Ubuntu – How to recreate a working AMI from recovery snapshot after Aug 8 outage

amazon ec2amazon-amiamazon-web-servicesUbuntu

After Amazon's Aug 8 outage, all (EBS based) AMIs stopped working for many users. This is due to corruption of some sectors in snapshots that the AMIs are based on.

However, Amazon created recovery snapshots where the disk problems should be fixed. Those are named along the lines of "Recovery snapshot for vol-xxxxxxxx".

I created a new AMI from recovery snapshot which worked fine, but instances launched from this new AMI do not work: their state is "Running", but I cannot ssh into the machine nor access any of the web services that should be running there. It boils down to this (from System Log, accessible through AWS management console):

EXT3-fs: sda1: couldn't mount because of unsupported optional features (240).

EXT2-fs: sda1: couldn't mount because of unsupported optional features (244).

Kernel panic - not syncing: VFS: Unable to mount root fs on unknown-block(8,1)
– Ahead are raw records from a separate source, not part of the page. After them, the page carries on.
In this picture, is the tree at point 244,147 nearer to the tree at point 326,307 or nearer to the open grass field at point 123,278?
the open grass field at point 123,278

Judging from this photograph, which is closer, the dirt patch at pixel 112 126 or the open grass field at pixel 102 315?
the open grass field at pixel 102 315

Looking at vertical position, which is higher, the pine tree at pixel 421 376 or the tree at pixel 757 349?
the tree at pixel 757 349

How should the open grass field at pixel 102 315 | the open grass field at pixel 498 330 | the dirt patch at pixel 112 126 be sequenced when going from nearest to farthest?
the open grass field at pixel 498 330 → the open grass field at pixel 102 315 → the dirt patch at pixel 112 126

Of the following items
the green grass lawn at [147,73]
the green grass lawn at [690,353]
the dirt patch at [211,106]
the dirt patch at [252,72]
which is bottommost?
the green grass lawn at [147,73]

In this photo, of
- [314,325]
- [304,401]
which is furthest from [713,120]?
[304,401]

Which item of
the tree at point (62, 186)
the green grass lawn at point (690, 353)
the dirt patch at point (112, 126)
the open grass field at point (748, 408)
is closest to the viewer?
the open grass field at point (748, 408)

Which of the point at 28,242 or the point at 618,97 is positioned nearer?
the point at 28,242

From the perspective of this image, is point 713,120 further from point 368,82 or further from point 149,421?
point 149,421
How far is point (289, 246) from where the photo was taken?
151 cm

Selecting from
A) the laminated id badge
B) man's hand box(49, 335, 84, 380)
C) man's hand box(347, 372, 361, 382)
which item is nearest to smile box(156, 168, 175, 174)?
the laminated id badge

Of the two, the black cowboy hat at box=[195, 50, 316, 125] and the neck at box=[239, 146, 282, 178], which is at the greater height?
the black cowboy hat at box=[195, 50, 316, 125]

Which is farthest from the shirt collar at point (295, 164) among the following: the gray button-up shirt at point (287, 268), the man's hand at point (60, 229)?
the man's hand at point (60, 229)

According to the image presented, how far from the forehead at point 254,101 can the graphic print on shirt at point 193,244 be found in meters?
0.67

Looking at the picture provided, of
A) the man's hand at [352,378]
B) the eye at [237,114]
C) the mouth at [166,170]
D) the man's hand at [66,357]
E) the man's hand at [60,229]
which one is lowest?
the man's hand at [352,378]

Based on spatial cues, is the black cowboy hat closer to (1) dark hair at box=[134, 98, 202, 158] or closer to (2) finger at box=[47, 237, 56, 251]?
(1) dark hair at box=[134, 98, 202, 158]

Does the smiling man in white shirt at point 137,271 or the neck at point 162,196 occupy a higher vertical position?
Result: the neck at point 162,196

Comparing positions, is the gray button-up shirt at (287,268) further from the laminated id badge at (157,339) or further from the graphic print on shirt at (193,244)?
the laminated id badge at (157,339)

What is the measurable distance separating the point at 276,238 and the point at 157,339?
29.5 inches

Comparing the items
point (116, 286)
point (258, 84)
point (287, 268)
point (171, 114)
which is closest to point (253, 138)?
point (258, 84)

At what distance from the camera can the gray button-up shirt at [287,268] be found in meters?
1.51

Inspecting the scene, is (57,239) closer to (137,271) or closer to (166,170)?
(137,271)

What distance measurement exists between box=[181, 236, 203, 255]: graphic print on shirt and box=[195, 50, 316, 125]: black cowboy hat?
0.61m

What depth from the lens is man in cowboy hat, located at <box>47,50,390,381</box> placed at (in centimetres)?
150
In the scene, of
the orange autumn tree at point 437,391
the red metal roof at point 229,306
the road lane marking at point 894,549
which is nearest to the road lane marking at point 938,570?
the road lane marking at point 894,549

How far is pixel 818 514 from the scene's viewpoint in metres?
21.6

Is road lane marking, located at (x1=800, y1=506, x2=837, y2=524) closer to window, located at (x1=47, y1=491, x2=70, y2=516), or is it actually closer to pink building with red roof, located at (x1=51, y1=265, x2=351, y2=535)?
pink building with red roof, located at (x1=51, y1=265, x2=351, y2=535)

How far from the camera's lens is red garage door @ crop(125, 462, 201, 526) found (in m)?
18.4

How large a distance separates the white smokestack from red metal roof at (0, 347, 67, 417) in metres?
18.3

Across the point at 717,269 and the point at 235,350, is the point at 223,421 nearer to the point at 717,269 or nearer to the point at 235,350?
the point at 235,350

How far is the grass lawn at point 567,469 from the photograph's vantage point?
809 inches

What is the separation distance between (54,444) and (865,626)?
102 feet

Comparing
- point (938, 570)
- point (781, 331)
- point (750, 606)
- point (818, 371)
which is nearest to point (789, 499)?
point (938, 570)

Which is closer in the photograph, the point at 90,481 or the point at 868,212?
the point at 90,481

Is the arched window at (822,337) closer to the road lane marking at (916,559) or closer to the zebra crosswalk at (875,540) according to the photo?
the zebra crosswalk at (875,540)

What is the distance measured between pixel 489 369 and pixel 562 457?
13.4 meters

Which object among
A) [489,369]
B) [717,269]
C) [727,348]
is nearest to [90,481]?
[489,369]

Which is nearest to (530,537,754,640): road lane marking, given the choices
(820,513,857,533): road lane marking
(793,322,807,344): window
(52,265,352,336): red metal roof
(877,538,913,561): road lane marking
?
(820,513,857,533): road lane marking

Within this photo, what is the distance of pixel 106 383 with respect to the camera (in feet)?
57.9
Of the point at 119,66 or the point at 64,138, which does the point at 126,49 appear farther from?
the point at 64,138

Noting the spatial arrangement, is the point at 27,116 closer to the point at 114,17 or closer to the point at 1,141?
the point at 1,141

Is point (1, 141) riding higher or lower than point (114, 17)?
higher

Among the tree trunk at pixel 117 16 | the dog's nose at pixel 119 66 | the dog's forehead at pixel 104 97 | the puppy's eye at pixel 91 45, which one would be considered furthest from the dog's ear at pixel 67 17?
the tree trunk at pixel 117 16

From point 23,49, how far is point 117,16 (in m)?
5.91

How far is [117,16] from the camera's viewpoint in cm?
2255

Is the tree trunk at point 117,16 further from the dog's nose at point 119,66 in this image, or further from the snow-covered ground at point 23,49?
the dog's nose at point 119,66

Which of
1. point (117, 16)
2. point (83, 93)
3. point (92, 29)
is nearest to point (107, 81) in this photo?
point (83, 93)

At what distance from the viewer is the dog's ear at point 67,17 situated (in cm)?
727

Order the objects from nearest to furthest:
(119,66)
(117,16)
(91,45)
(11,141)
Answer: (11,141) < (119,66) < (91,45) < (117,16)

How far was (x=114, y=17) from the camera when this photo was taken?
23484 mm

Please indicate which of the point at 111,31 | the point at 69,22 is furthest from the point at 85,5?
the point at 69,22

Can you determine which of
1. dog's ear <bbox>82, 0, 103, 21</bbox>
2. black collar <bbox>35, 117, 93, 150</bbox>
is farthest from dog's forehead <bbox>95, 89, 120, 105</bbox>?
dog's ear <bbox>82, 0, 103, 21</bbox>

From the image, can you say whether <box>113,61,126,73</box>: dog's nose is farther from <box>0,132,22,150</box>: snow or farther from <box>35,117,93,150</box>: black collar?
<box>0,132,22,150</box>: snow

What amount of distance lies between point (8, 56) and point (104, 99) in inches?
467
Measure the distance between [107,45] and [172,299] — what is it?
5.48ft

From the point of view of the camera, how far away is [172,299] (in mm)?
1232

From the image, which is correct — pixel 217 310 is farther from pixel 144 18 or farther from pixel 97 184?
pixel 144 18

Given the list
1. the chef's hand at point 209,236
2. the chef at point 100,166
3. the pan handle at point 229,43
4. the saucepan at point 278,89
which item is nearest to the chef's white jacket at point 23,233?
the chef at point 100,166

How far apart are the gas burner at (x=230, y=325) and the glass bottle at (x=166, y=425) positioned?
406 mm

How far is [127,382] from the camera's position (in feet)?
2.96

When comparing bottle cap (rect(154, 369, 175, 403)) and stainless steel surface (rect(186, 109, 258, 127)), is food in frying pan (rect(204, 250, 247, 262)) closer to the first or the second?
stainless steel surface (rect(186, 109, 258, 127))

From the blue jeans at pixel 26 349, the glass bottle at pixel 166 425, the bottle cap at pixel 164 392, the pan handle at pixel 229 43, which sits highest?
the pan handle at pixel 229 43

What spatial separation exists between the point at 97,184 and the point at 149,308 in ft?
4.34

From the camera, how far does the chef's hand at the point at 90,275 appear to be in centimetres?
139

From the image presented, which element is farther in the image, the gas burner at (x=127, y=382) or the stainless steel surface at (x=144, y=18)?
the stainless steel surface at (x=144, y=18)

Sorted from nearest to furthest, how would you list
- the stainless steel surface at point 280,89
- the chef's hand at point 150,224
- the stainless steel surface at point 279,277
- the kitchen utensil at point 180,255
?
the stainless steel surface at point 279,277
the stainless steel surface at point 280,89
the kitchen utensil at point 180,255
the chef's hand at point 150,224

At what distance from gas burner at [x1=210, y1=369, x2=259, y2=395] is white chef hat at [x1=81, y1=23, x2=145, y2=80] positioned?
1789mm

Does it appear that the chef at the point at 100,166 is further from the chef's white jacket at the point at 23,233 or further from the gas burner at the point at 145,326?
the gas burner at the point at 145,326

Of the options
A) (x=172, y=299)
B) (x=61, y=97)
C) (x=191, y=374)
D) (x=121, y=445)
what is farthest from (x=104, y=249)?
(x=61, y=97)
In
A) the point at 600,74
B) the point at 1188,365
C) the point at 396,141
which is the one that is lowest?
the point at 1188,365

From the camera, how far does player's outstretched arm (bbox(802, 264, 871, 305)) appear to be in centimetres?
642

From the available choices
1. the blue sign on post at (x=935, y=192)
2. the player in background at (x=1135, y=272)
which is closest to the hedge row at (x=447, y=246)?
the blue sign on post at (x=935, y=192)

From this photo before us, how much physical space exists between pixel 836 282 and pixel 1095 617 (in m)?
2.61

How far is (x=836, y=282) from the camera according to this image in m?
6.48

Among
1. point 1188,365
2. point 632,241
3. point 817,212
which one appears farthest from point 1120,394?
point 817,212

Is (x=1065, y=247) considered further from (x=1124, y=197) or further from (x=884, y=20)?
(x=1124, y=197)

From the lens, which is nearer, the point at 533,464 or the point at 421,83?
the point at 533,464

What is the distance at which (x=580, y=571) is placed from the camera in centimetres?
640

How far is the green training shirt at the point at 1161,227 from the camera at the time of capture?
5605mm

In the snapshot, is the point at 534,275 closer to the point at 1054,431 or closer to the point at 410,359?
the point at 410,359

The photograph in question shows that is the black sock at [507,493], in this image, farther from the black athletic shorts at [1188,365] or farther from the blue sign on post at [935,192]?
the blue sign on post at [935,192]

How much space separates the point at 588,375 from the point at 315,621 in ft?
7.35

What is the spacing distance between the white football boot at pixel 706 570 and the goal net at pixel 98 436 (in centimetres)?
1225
I've mounted a volume created from that recovery snapshot in a another server on AWS, and everything looks quite normal though. For example, fsck says:

$ sudo fsck -a /dev/xvdg
fsck from util-linux-ng 2.17.2
uec-rootfs: clean, 53781/524288 files, 546065/2097152 blocks

In one of the AWS forum discussions, I found this advice from someone with similar problems:

A work around will be to make a volume from the snapshot and attach
it to a running instance, use fsck –force to force the checking of
the filesystem and once cleared, you can make a snapshot and use it
for the AMI.

But I don't know how to force fsck on Ubuntu (11.04):

$ sudo fsck --force /dev/xvdg
fsck from util-linux-ng 2.17.2
fsck.ext3: invalid option -- 'o'

Anyone know how to force file system check on the volume on Ubuntu? Any other ideas on how to launch working instances that are based on the recovery snapshot?

Right now it looks like it might be quicker to just start over from a clean Ubuntu AMI and re-setup all our services. 🙁 But of course I would prefer not to do that if there's any way to get the recovery snapshot to actually work.

Best Answer

I ran into the same problem when trying to duplicate a machine.

The problem turned out to be the kernel. Both when creating the AMI and the instance I selected default for the kernel image.

To resolve the problem, I recreated the AMI using the same kernel image as the original instance.